▶ ENUNCIADO 1
Responda, com base na crítica de Pacifiction:
(a) Qual é a duração do filme?
(b) Quem é o responsável pelo roteiro?
(c) Em que ano foi lançado Beau Travail?
▶ ENUNCIADO 2
Reescreva de forma mais concisa o parágrafo da crítica de Pacifiction que começa com "É difícil acreditar", mantendo suas informações principais.
▶ ENUNCIADO 3
Transcreva da crítica de Pacifiction o trecho que começa nas palavras "É difícil acreditar" e termina após "nenhum dos dois.".
+++ TRECHO FORNECIDO
Crítica | Catálogo

Pacifiction

Corpos em conflito

(Tourment sur les îles, FRA, ESP, ALE, POR, 2022)
Nota  
  • Gênero: Drama
  • Direção: Albert Serra
  • Roteiro: Albert Serra
  • Elenco: Benoît Magimel, Pahoa Mahagafanau, Sergi López, Lluis Serrat, Montse Triola, Marc Susini, Alexandre Melo, Matahi Pambrun
  • Duração: 165 minutos

É difícil acreditar que um diretor como Albert Serra tenha concebido Pacifiction, seu mais novo filme, sem pensar em nenhum momento no Beau Travail de Claire Denis. O clássico instantâneo de 1999 sobre a dicotomia entre corpos, trabalho e desejo nunca envelhece e encontra nesse novo longa do diretor de A Morte de Luís XIV um binômio estarrecedor. A surpresa é em perceber que, mais de 20 anos entre os títulos, e pouca coisa foi alterada em como o Homem percebe suas falhas no entendimento de si mesmo, de sua própria natureza e do que faz, exatamente, com a sexualidade que não lhe é percebida de cara. Ao largo dessas questões, é fascinante que esses temas geram filmes que conversem de muitas formas, e ainda assim não negue particularidade a nenhum dos dois.
++++++
+++ DADOS FORNECIDOS
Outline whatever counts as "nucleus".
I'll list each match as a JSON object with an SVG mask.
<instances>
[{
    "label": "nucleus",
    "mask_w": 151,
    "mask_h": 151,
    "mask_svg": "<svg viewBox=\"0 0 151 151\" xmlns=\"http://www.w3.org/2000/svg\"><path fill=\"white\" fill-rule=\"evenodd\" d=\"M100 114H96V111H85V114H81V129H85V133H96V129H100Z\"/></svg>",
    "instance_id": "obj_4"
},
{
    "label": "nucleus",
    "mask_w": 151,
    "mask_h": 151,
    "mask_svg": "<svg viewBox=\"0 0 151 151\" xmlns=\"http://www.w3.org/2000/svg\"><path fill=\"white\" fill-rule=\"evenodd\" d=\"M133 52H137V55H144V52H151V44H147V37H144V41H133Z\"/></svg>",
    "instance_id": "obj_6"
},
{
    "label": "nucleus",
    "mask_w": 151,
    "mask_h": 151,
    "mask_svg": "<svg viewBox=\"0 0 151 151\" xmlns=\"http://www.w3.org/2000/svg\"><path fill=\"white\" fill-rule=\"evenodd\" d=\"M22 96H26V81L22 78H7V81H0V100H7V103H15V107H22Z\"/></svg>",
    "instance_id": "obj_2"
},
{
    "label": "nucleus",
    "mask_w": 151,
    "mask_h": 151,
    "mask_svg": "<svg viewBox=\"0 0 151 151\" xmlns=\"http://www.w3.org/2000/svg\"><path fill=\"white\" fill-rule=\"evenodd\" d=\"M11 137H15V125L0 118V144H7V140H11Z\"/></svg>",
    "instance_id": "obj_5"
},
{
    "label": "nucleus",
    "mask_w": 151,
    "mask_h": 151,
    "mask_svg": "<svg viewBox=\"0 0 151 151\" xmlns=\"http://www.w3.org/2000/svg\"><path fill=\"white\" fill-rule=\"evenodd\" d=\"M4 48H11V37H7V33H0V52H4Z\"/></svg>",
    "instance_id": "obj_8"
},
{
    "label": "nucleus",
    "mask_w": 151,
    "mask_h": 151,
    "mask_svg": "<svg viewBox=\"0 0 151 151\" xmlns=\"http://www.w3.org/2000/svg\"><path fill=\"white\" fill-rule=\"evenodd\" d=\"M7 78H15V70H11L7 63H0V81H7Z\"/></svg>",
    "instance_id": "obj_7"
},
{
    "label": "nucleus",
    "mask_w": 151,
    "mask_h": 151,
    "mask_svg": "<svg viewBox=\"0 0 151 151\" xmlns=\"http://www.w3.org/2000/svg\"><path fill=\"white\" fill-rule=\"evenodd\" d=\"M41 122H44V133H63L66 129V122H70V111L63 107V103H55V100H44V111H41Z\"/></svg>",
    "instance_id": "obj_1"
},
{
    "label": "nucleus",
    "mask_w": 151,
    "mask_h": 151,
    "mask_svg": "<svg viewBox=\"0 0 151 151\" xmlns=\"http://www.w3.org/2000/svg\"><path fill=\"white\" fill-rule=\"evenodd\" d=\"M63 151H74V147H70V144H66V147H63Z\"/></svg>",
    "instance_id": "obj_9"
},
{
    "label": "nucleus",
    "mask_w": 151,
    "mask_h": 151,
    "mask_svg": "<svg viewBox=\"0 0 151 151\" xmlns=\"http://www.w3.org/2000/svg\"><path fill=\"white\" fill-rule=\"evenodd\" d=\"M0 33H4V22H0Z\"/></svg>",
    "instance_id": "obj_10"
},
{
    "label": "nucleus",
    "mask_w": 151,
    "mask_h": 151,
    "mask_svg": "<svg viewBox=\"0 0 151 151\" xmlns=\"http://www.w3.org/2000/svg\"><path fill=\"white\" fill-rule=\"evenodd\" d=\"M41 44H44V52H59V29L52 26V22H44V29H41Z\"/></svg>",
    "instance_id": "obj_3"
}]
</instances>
++++++
▶ RESPOSTA 1
(a) 165 minutos.
(b) Albert Serra.
(c) 1999.

▶ RESPOSTA 2
Dificilmente Albert Serra concebeu Pacifiction sem pensar em Beau Travail, de Claire Denis. Esse clássico de 1999 sobre corpos, trabalho e desejo não envelhece e forma com o novo longa do diretor de A Morte de Luís XIV um binômio estarrecedor. Surpreende que, mais de 20 anos depois, pouco tenha mudado na forma como o Homem percebe suas falhas em entender a si mesmo, sua natureza e sua sexualidade. É fascinante que esses temas gerem filmes que dialogam de muitas formas sem negar particularidade a nenhum dos dois.

▶ RESPOSTA 3
É difícil acreditar que um diretor como Albert Serra tenha concebido Pacifiction, seu mais novo filme, sem pensar em nenhum momento no Beau Travail de Claire Denis. O clássico instantâneo de 1999 sobre a dicotomia entre corpos, trabalho e desejo nunca envelhece e encontra nesse novo longa do diretor de A Morte de Luís XIV um binômio estarrecedor. A surpresa é em perceber que, mais de 20 anos entre os títulos, e pouca coisa foi alterada em como o Homem percebe suas falhas no entendimento de si mesmo, de sua própria natureza e do que faz, exatamente, com a sexualidade que não lhe é percebida de cara. Ao largo dessas questões, é fascinante que esses temas geram filmes que conversem de muitas formas, e ainda assim não negue particularidade a nenhum dos dois.